I assume you mean the ET-15000. I bought this printer on the strength of my experience with my WF-7720. I love my 7720 (and still have it), but grew frustrated with its small cartridge size and the trouble refilling them. I do a lot of 13x19 size posters, but the ecotank version of my printer (ET-16500) deleted the ability to do borderless.
So I bought the ET-15000 because Epson finally released an eco-tank printer that advertised borderless printing. But when I set it up I discovered the printer can't do borderless at 13x19. The largest it will do borderless is 11x17. It's not a print head issue - the platten is wide enough. It seems to be the same marketing decision they made for the ET-16500 - they don't want you buying large format ecotank printers you can crank out large numbers of posters on. They want you to have to buy their expensive ink cartridges for that.

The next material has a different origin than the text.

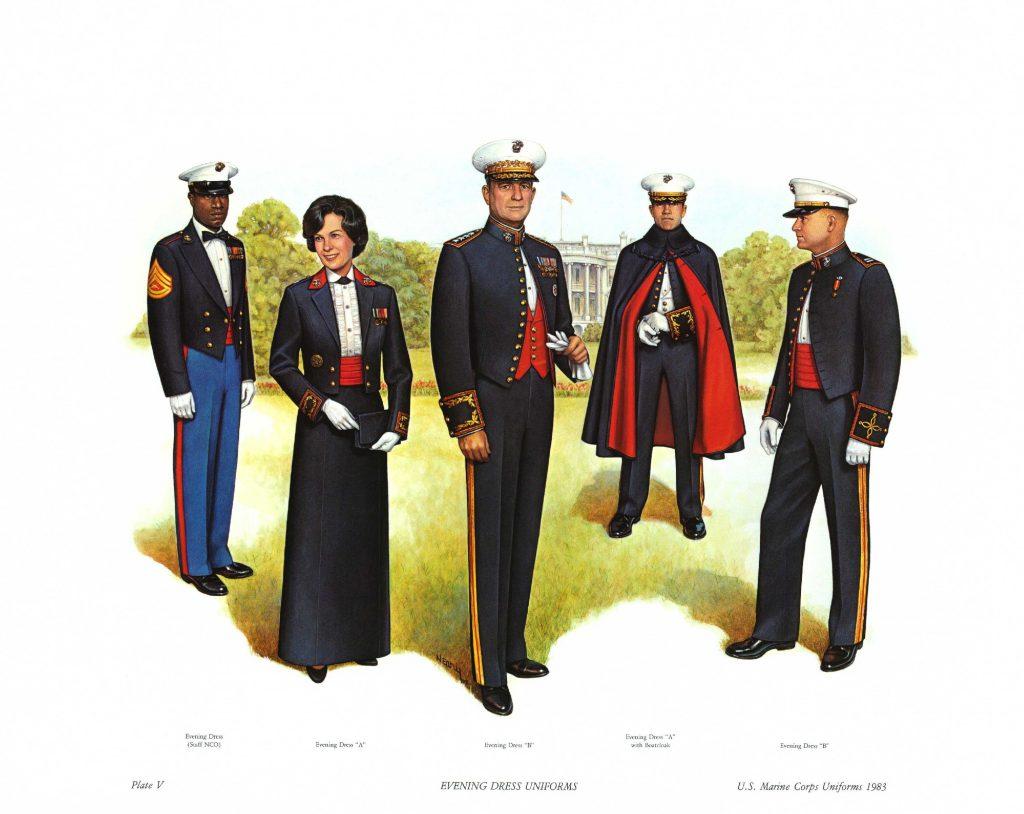アメリカ海兵隊の夜会服装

All the other issues which keep me from using my WF-7720 as an every-day printer are in the ET-15000 too. They tell you it uses pigment ink, but that's only for black. Colour inks are all dye-based. And the printer has no postscript or any other real page description language support. I kid you not, it still uses the old
ECP/P-R printer codes. I think this is why its halftoning is so terrible. Anything that is greyscale looks like it's done on a dot matrix printer. This issue comes up with some colour graphics too.

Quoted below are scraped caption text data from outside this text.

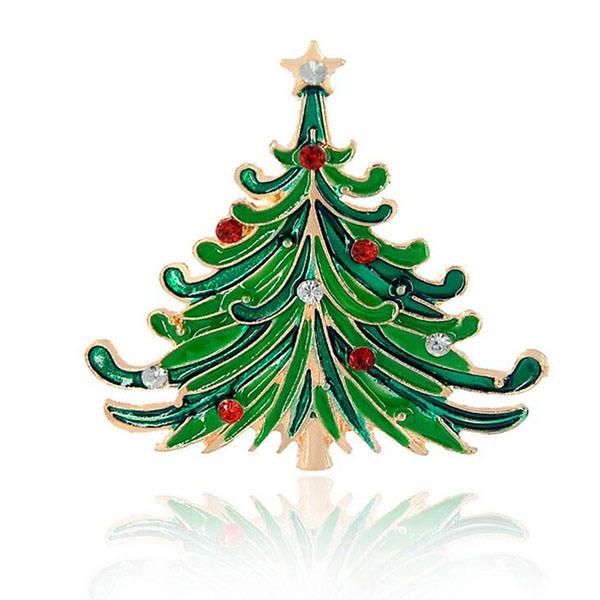 Новогодняя елка эмаль отворот безопасности pin необычная брошь/Брошь pin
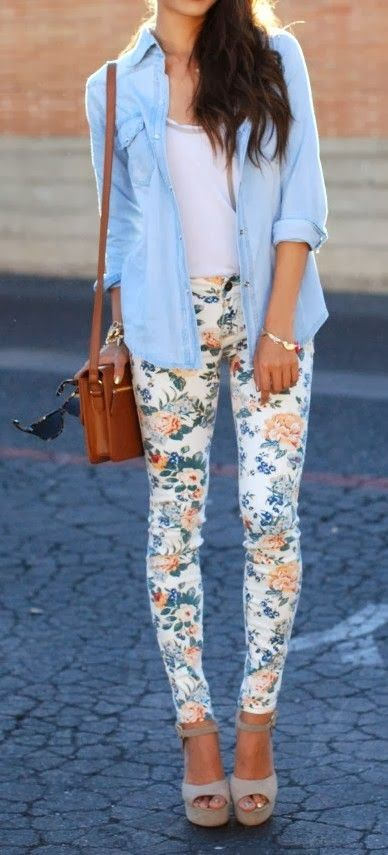 Cute spring look with floral leggings and denim shirt.:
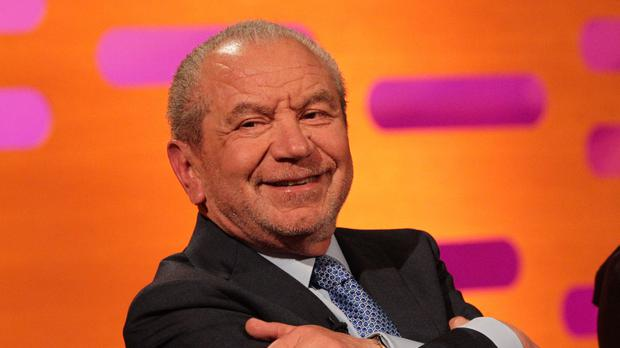 Lord Sugar tied the knot with wife Ann on April 28 1968 at Great Portland Street, London (Yui Mok/PA)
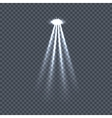 Illumination with Light Effects on Transparency vector image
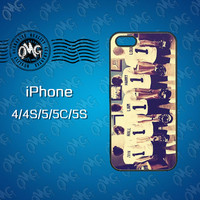 iphone 5s case , iphone 5c case , iphone 5 case , iphone 4s case , iphone 4 case , iphone case , iphone cover , One Direction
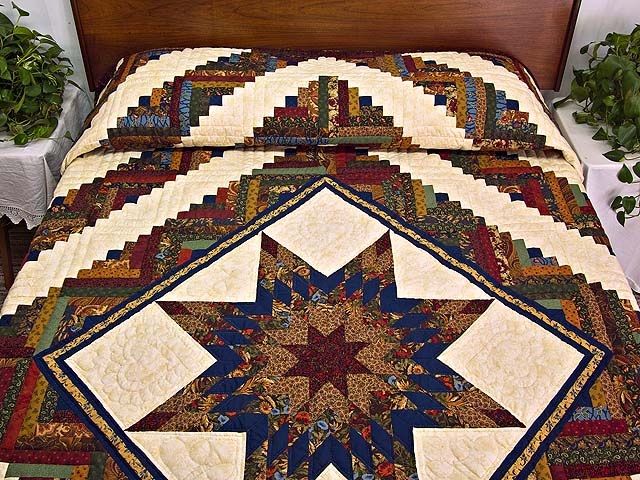 King Country Colors Lone Star Log Cabin Quilt Photo 1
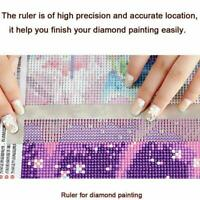5D Diamond Painting Ruler Steel Cross Stitch Tools DIY Embroidery R4Z6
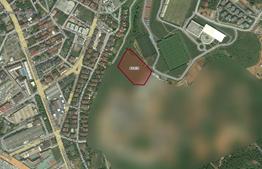 EYÜP KEMERBURGAZ DA 8.993 M² VİLLA İMARLI %50 KATKARŞILIĞI ARSA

If you want borderless at 13x19, there aren't many options - certainly no eco-tank ones. You'll need a WF-7820 for that prolly.

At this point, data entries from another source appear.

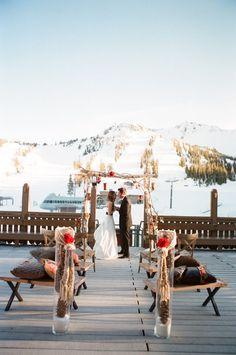 Snowy Winter Wedding Ideas.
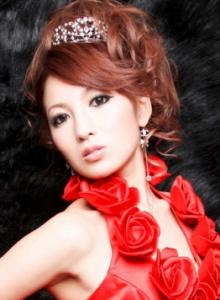 姫咲百音さん
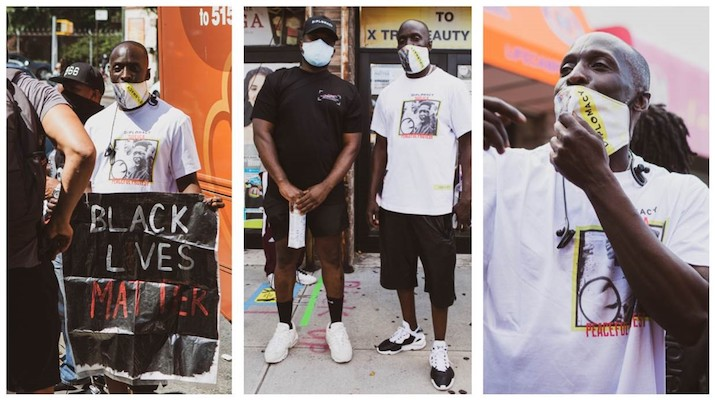Michael K. Williams Legacy Lives on with Clothing Line Committed to End Mass Incarcerations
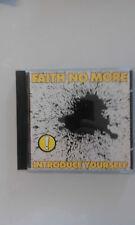 FAITH NO MORE - INTRODUCE YOURSELF - CD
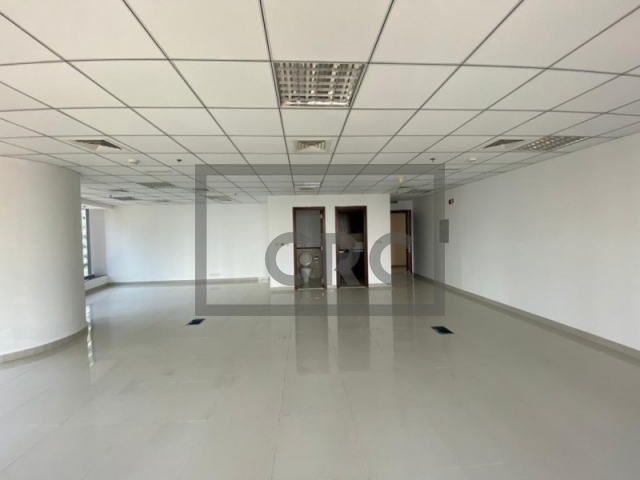 office for sale in jumeirah lake towers, platinum tower   8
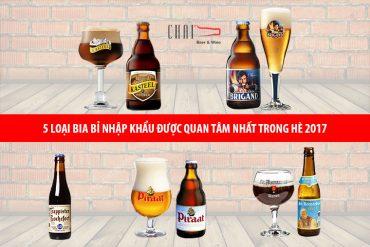 Tổng hợp 5 loại Bia Bỉ nhập khẩu được quan tâm nhất trong hè 2017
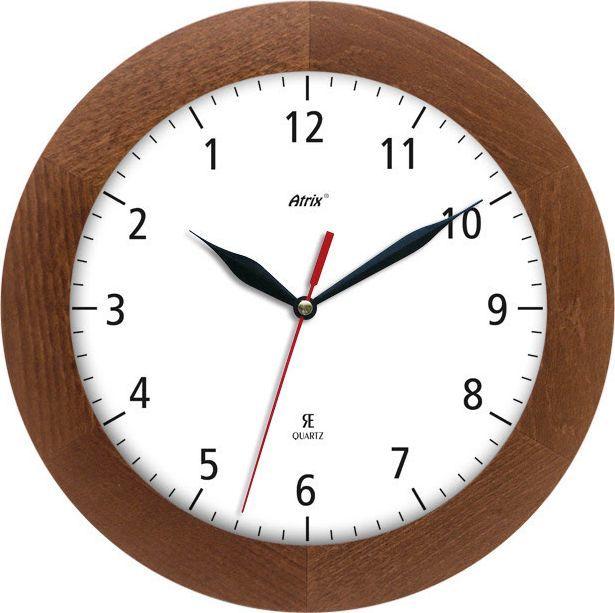 Atrix Zegar ścienny ACW300AZ1 CD 30 cm uniwersalny 1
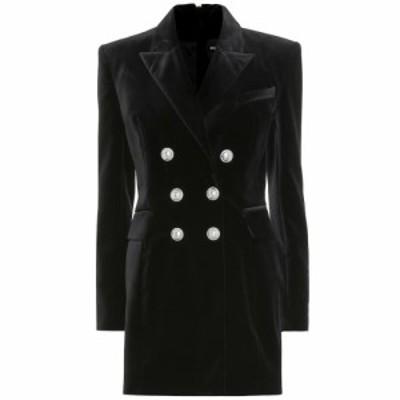 バルマン Balmain レディース パーティードレス ワンピース・ドレス Velvet minidress Noir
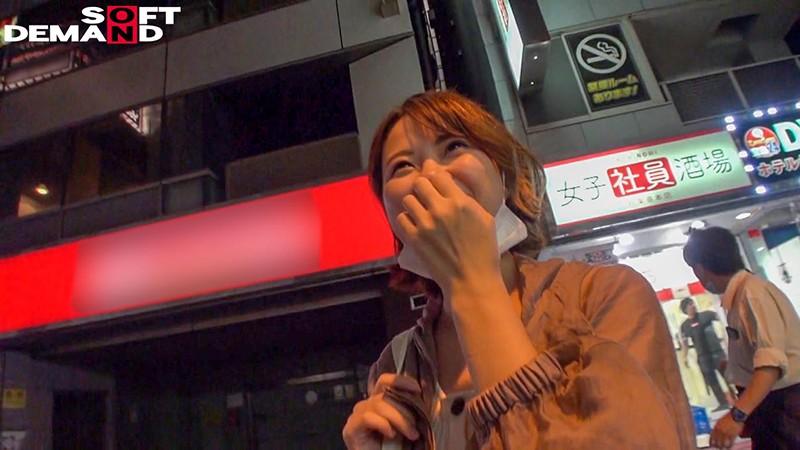 SOD酒場ドキュメント ほろ酔いキカタン送迎ナンパ 相澤ゆりなの場合 2枚目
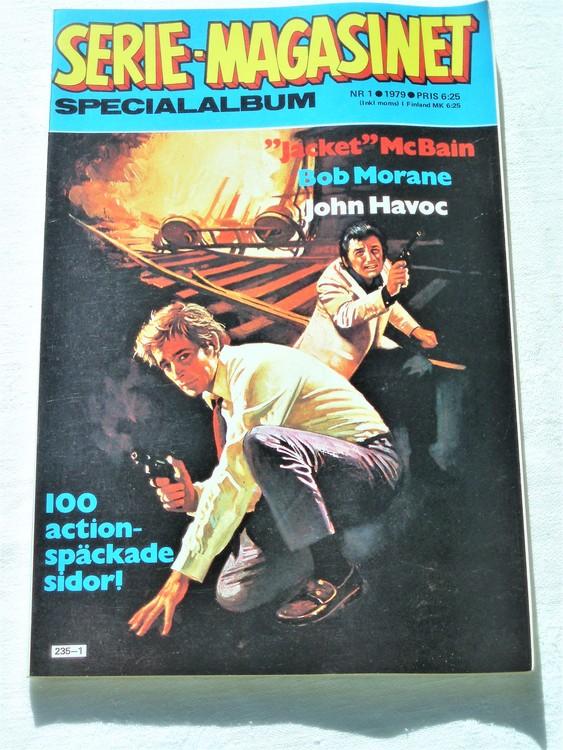 """Serie-magasinet """"Specialalbum""""nr1,1979,mycket bra skick,ny oläst"""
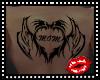 Dragon Heart Mom Tat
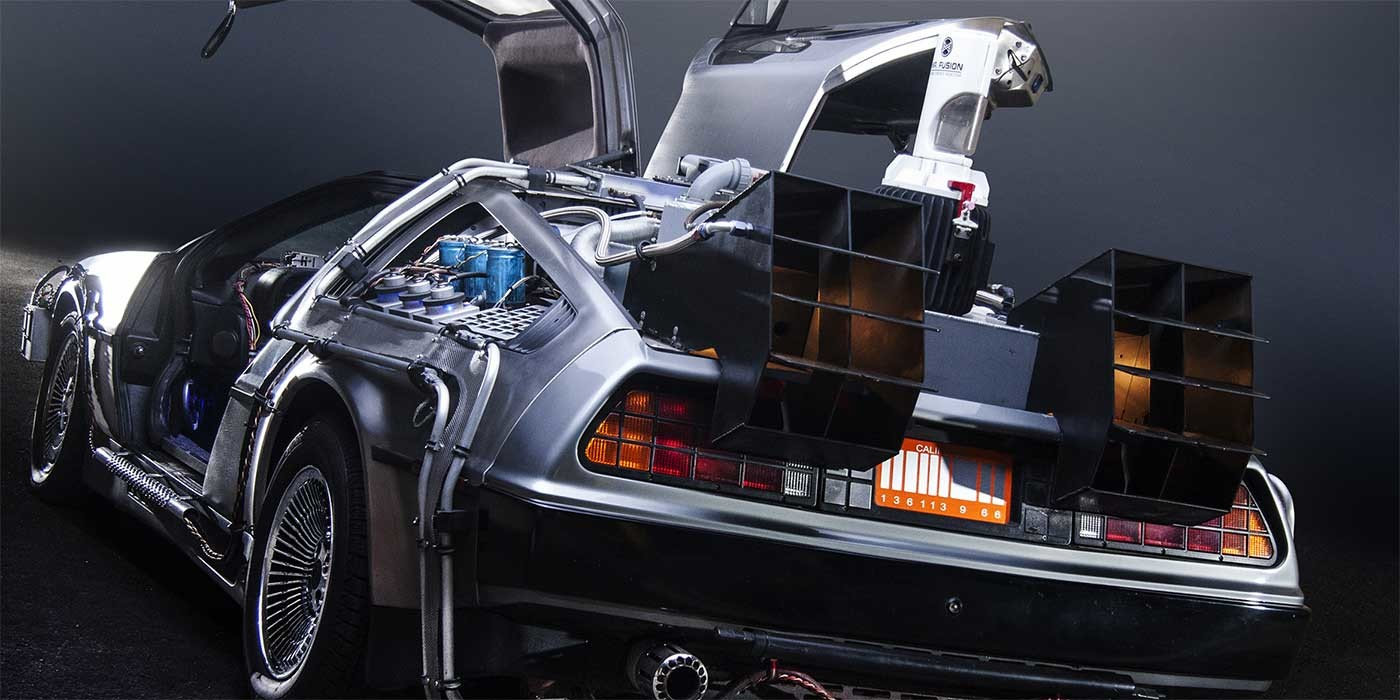 Photo of the DeLorean time machine from back to the future
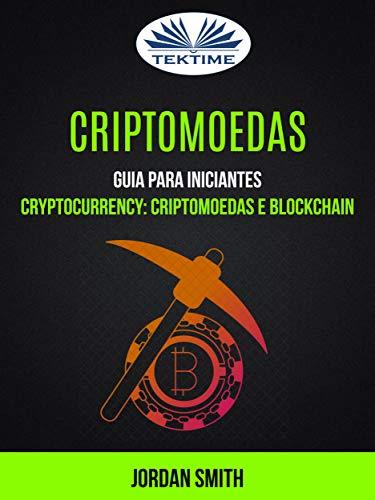 manual do iniciante em criptomoedas corretores de negociação de opções forex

If you don't need 13x19 printing, if 11x17 is good enough then I would (highly) recommend the Brother MFC-J6945DW. This is my every day printer, and I've never owned a better one. It really is a work of art. Borderless on any kind of paper, it's fast, its price-per-page is down in the eco-tank range anyway, but refillable cartridges just became available for it too. This printer takes cartridges in the front and pumps the ink from them into internal tank resevoirs - which means if you do use refillable cartridges for it they are stable and no-fuss. It has postscript and PCL5, it will communicate in almost every protocol known to man short of smoke signals. It has a USB port (which Epson deleted off the ET-15000) and because it supports postscript it can natively print PDFs. A guest can come in with a PDF on a stick and print it. On top of that, what surprised me is that it does the finest (and most colour-accurate) photos I've seen on a 4-colour printer.